The stunner in the second pic is (I think, but don’t hold me at gunpoint about it) Bauhinia variegata. The Spanish name is “casco de vaca,” which seems odd since “casco” is the word for motorcycle helmet. “Cow’s Motorcycle Helmet” seems wholly improbable as a common name for any plant, let alone one as ravishing as the one in the pic. So “casco” must have some other meaning that escapes me in my ignorance. I’m happy to stick with Bauhinia, anyway, so I won’t worry my pretty little head over it.
The selfsame wild chrysanthemum in the next two pics grows on the road to Bucari in the mountains of Panay Island in the Philippines. It’s a gorgeous thing and I’ve seen it in several places here in the Coffee Triangle. Maybe Fluellen is right in saying, “but ’tis all one, ’tis alike as my fingers is to my fingers, and there is salmons in both.” There are certainly wild chrysanthemums in both, that much is undeniable.
The flowers of the ginger family (Zingiberaceae) are gorgeous, orchid-like inflorescences that make the family as important to horticulturalists as it is to the cooks of the world. I suspect the one in the pic is a wild species. There are lots of wild ginger species casting about the tropics, including the Coffee Triangle where Jack Frost never gets a foot in the door. What a delight to see such a lovely spread of the blooms on the edge of that gorgeous landscape.

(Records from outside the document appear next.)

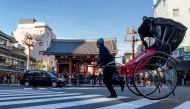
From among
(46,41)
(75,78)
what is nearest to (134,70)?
(75,78)

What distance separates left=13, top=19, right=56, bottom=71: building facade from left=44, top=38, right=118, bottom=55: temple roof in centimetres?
3259

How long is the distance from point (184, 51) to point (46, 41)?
50.6m

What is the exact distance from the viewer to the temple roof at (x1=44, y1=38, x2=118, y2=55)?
26797 mm

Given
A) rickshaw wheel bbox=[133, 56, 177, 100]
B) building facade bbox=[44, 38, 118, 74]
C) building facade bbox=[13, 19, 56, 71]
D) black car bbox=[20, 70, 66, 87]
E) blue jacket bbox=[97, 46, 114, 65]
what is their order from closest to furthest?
rickshaw wheel bbox=[133, 56, 177, 100]
blue jacket bbox=[97, 46, 114, 65]
black car bbox=[20, 70, 66, 87]
building facade bbox=[44, 38, 118, 74]
building facade bbox=[13, 19, 56, 71]

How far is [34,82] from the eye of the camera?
17.7 meters

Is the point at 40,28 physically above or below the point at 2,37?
above

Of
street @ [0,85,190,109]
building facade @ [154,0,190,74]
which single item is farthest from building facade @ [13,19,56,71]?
street @ [0,85,190,109]

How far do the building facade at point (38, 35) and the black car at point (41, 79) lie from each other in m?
44.5

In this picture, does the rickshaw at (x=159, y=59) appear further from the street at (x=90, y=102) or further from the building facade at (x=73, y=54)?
the building facade at (x=73, y=54)

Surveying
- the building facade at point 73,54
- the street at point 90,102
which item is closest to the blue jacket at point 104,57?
the street at point 90,102

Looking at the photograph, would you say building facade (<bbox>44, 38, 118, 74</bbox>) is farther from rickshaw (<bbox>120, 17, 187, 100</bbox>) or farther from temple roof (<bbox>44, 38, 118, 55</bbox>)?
rickshaw (<bbox>120, 17, 187, 100</bbox>)

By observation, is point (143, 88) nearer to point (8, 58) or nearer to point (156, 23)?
point (156, 23)

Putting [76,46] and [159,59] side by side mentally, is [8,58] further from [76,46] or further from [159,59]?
[159,59]

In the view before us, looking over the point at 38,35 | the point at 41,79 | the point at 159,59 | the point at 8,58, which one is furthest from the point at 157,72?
the point at 38,35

The last pic comes from La Rochela where a cocoa plantation is in full swing. There’s a large stand of trees owned by a chocolate company (I have no idea which one but I can report confidently that it’s not Hersheys) on what little piece of flat land La Rochela has to offer. So it’s obviously the king of crops since it gets the best real estate. I’m such a coffeeholic that I’ve not tried Colombian hot chocolate. It’s made with agua panela which puts me off the idea. Agua panela is a concoction composed of raw cane sugar (the panela part) boiled in water (the agua part). Panela is common here. I see it in stores piled high but have never bought it. It looks like the saucer-sized excrescence of some large animal — say, an elephant. Its culinary properties and delights remain outside my zone of delectation. Things were only made worse by seeing a friend order for breakfast one morning agua panela con queso — out came a bowl of steaming brown liquid with a piece of farmer’s cheese thrown into it and some arepas on the side, which are the thick corn griddle cakes that serve as the Colombian answer to the Mexican tortilla. The farmer’s cheese is supposed to melt in the agua panela and the tough, brittle arepas are dipped in to scoop out the goodness. It looked like the dog’s dinner to me and I’d no more order it than ask for a side dish of tripe. I’m a culinary adventurer but I have my limits and they stop well short of agua panela con queso. I’ll stick to my cappuccino and croissant, thanks very much. If I find a toothsome Colombian chocolate bar I’ll waste no time in reporting it. 🙂
Once we reached Chinchiná it was clear sailing on the main highway between Manizales and Pereira. I commented to my friends that it boggles my mind to find the landscapes so different in different parts of the Coffee Triangle. The area of Caldas Department we went through is completely different from the landscapes of Quindío Department, where a plain has been dissected by watercourses into a tableland with steep ravines. The geological complexity and multifariousness of the region continues to astonish me the more I discover it. That’s a thumbs up, not a complaint. The more the geography bends my mind, the better I like it. As we have it from that modern Delphic oracle, Paris Hilton: “There is no sin worse in life than being boring …” Ain’t gonna happen with the landscapes in the Coffee Triangle, trust me.